Was möchte Dir Dein Seele mitteilen?

Wie Du weißt, sind unsere Gefühle die Sprache, mit der unsere Seele mit uns kommuniziert. Wenn wir uns nutzlos und unbedeutend fühlen, dann sind auch diese Gefühle Botschaften unserer Seele, die uns mitteilen möchte, dass wir etwas in unserem Leben noch nicht tun, was wir tun sollten, um uns eine Bedeutung in unserem Leben zu geben. Du weißt noch nicht, was das sein könnte? Welche Aufgabe Du in Deinem Leben hast? Dann bringe auf anderen Wegen Bedeutsamkeit in Dein Sein.

Wie kannst Du Dich selbst wertvoll und nützlich machen?

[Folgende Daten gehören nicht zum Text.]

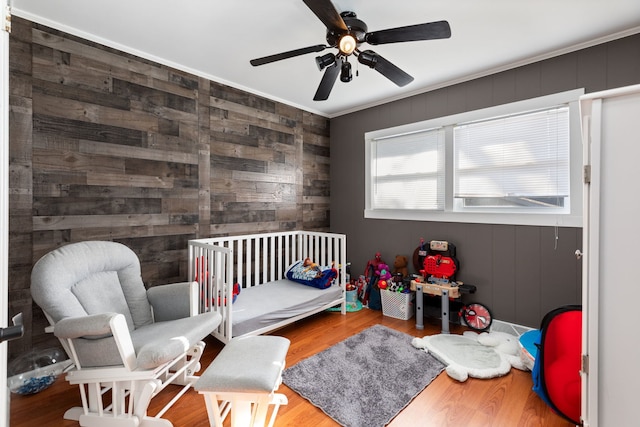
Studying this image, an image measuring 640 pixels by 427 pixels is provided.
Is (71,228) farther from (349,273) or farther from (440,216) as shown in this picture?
(440,216)

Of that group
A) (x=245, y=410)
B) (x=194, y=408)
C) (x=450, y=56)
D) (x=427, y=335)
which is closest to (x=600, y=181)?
(x=245, y=410)

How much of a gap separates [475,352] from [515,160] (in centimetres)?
173

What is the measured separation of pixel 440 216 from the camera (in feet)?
10.5

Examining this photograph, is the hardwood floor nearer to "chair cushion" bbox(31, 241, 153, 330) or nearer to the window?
"chair cushion" bbox(31, 241, 153, 330)

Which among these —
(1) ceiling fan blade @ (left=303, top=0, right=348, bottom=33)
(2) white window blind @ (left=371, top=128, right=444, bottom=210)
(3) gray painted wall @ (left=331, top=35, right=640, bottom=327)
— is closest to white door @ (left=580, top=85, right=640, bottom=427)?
(1) ceiling fan blade @ (left=303, top=0, right=348, bottom=33)

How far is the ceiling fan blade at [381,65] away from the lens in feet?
6.40

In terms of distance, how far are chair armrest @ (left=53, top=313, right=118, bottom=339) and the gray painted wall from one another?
2.86 m

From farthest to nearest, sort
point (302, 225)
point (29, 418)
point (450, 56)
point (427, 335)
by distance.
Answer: point (302, 225)
point (427, 335)
point (450, 56)
point (29, 418)

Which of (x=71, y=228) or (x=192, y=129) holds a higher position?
(x=192, y=129)

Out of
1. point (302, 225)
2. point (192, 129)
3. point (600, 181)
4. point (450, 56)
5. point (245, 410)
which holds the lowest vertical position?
point (245, 410)

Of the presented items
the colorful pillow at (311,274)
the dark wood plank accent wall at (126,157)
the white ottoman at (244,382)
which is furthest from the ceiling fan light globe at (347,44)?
the colorful pillow at (311,274)

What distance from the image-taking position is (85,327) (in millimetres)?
1477

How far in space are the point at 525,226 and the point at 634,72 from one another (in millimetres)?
1333

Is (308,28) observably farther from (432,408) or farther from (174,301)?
(432,408)
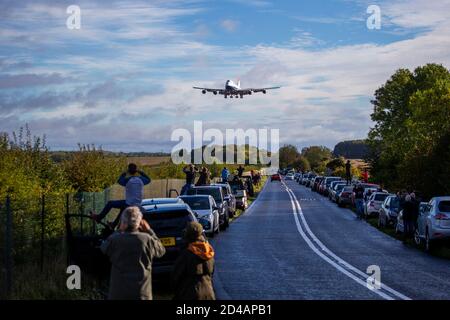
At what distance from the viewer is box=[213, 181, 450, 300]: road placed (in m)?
15.3

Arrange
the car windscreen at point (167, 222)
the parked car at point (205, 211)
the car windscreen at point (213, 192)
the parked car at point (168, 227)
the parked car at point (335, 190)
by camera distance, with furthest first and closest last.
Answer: the parked car at point (335, 190)
the car windscreen at point (213, 192)
the parked car at point (205, 211)
the car windscreen at point (167, 222)
the parked car at point (168, 227)

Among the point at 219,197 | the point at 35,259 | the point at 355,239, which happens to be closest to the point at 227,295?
the point at 35,259

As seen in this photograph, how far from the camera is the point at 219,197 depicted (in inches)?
1382

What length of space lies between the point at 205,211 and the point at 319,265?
30.1 ft

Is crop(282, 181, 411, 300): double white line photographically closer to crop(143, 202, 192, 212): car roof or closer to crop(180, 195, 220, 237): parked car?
crop(180, 195, 220, 237): parked car

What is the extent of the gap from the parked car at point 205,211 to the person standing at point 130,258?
19.2m

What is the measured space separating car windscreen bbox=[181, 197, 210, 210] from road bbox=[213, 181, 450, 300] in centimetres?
130

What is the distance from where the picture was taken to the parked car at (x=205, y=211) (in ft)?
93.6

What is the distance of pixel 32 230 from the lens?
55.5 ft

Es gibt unendlich viele Wege Dich in Deinem Leben wertvoll und nützlich zu machen. Du kannst aus Deinem Zuhause eine gemütliches Wohlfühlzuhause machen und Dich gut um Dein Hab und Gut kümmern. Den Haushalt bewusst in Liebe und Hingabe zu machen, kann eine wunderbare Übung sein, Dich nützlich zu fühlen. Helfe den Menschen in Deiner Familie und Umgebung. Anderen Menschen zu helfen, kann uns wertvoll fühlen lassen. Hier ist allerdings zu beachten, dass Selbstaufgabe für andere nicht der Sinn der Sache ist und uns statt wertvoll, unzufrieden fühlen lässt. Sei wertvoll für Dich selbst, indem Du Dich gut um Dich und Deine körperlichen Bedürfnisse kümmerst. Wenn Du Gefühle der Freude, Liebe und des Friedens in Dir kultiviert, lässt Dich auch das als einen wertvollen Teil dieser Erde fühlen. Denn diese Gefühle in Dir zu fühlen und auszustrahlen, hat eine positive Wirkung in der Welt. Gerade deshalb fühlen sich depressive und leidende Menschen zudem auch sehr oft unwichtig und wertlos. Denn tief in sich wissen diese Menschen, was sie mit ihrem Zustand ausstrahlen und in der Welt bewirken. Stelle Dir jeden Morgen die Frage:

 

  • Was kannst Du heute tun, um Dich selbst so wertvoll und bedeutsam für Dich zu machen, um Dich selbst lieben zu lernen? 

Denn auch wenn es um die Liebe geht, schaffen wir es häufig zuerst einmal nicht, uns einfach so zu lieben wir wir sind. Dies ist schon eine größere Herausforderung auf dem Weg unserer Weiterentwicklung. Viel einfacher ist es, jemanden zu lieben, der in unseren Augen auch liebenswert ist und unsere Liebe verdient hat. Wenn wir uns selbst zu diesem Menschen machen, der unsere Liebe verdient hat, dann sind wir im nächsten Schritt auch in der Lage, die Aspekte an uns und anderen Menschen zu lieben, die nicht liebenswert sind. Und genau da fängt man an, eine weitreichende positive Wirkung auf diese Erde zu haben.

 

Nun wünsche Dir noch einen wunderschönen Tag, Abend oder eine gute Nacht, je nachdem in welcher Zeit Du auch immer Dich gerade befindest.

Die Liebe in mir, grüßt die Liebe in Dir.